Alexander Scriabin: Complete Late Piano Music Vol. 1 and 2 James Kreiling (ODRADEK RECORDS 2018)

When I first became enamoured with Scriabin' s music, 18 years ago, his late works were still dismissed by many students and teachers (in the UK at least) as mere curiosities. Audiences would look back at me, perplexed. Some would even scoff when I explained his ideas regarding art and existence. Of course, this was not everyone’s reaction, but it has been a regular experience. I find this perception of his music unfair: for me, Scriabin’s late works are some of the most extraordinary, original, and beautiful music I know, and demand to be taken seriously...It is art’s transformative capacity which Scriabin develops. He wanted his art to unite people, to break down the barrier between audience and performer, just as music is able to cross social and cultural divides.

James Kreiling


Scriabin specialist James Kreiling invites us into the composer’s heady and intoxicating musical world as he performs Scriabin’s complete late piano music.

Scriabin was a master of the miniature, and these short works make up the majority of his musical output. To listen to Scriabin’s late music is to enter a different world, a realm of suggestion, seduction, delirium, dance, beauty, even terror. Within 20 years, his music had developed from the romantic miniature, influenced by Chopin, Schumann, and Liszt, to music which extended tonality to its limitations.

The late miniatures heard on this release are perhaps the best place to start if approaching this music for the first time. More than just musical experiments in preparation for the longer sonatas, they are perfectly contained musical worlds, each entirely different and unique from the others. They range from more extended works such as the dream-like, half-lit world of the Poème-Nocturne, to rarely-heard gems such as the Feuillet d’album, the Quatre Pièces, and Scriabin’s exploration of the intervals of the 9th, 7th, and 5th, in the Trois Études, Op. 65.
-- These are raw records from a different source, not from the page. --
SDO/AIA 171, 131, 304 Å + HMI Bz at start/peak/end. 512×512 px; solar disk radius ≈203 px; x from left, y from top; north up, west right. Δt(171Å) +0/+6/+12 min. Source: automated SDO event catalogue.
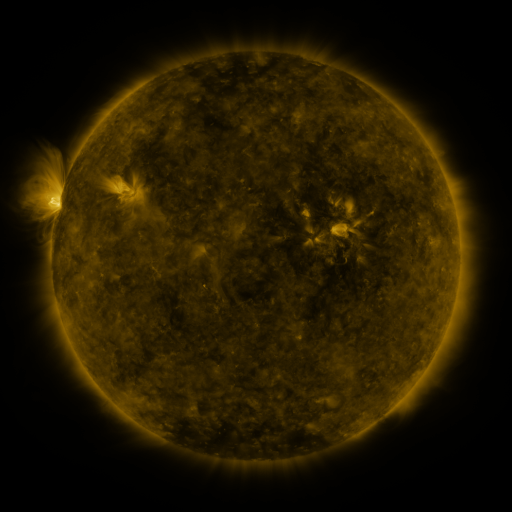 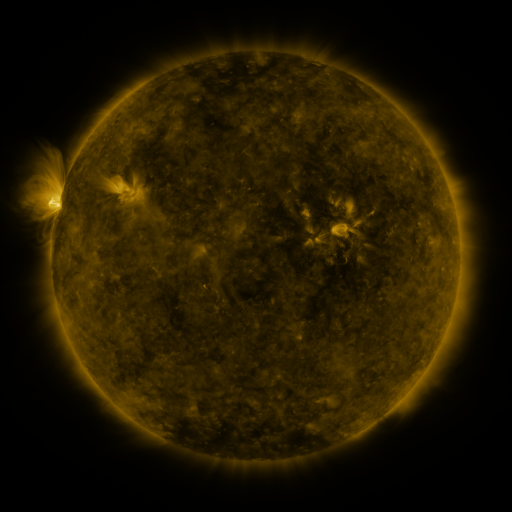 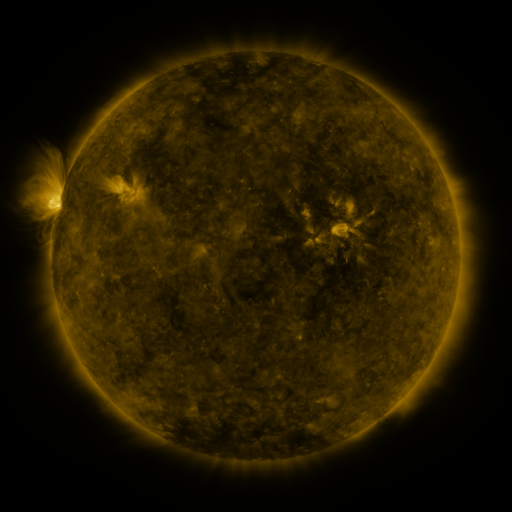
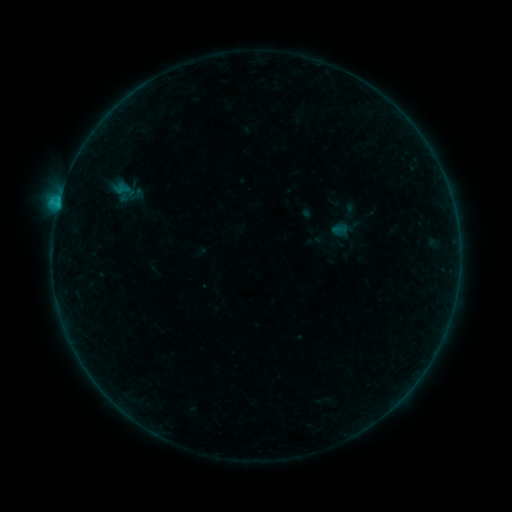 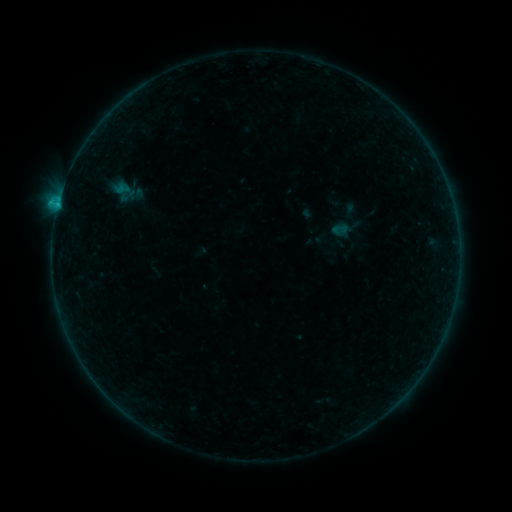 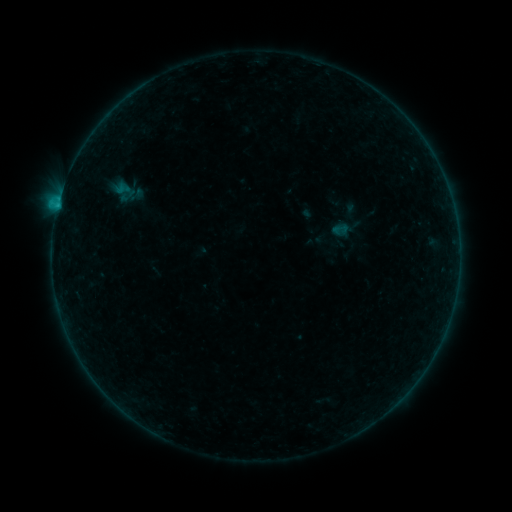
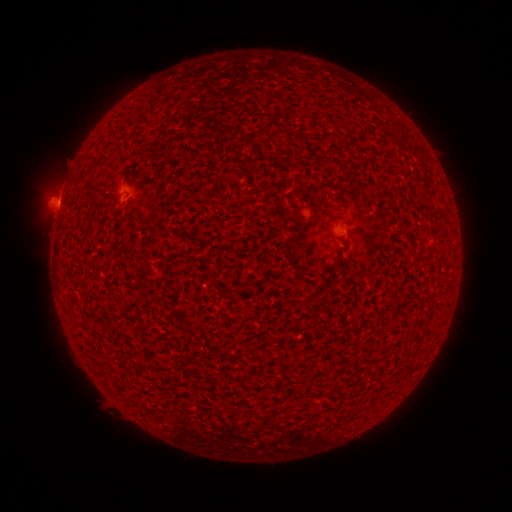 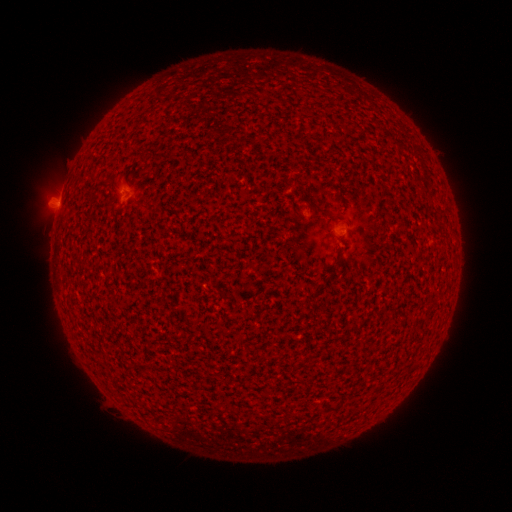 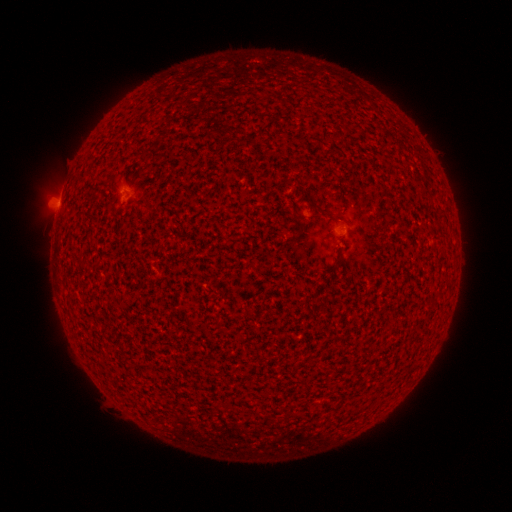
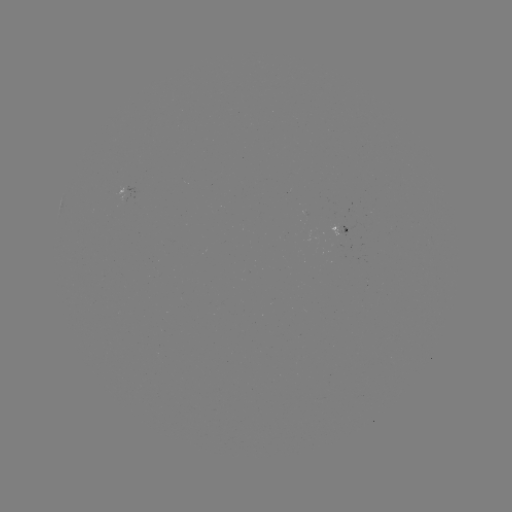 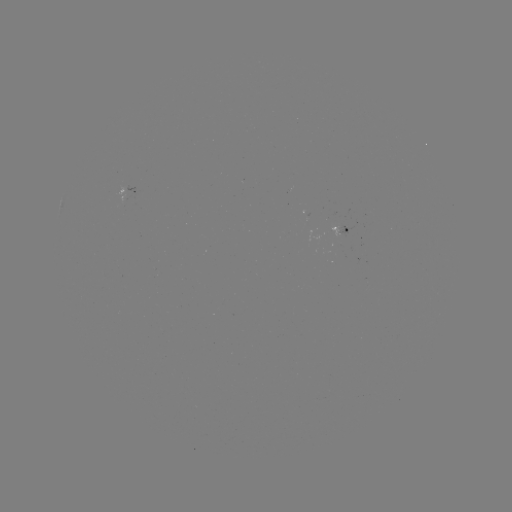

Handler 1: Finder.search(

Most of Scriabin’s miniatures were published in contrasting pairs, emphasising a key element of his late style: opposites and contrast. The concept of opposing forces is found throughout Scriabin’s thinking, taking on many forms: impulsive, energised and fiery, versus languorous, beautiful, seductive; or as contrasting states – purity and terror, material and spiritual, good and evil, light and dark.

James Kreiling, who specialised in this repertoire for his Doctorate, brings a rare level of insight and inspiration to his performances of Scriabin’s late music. Every nuance is understood and communicated with subtlety and sensuality, the kaleidoscope of Scriabin’s palette of colours drawn out in Kreiling’s outstanding interpretations.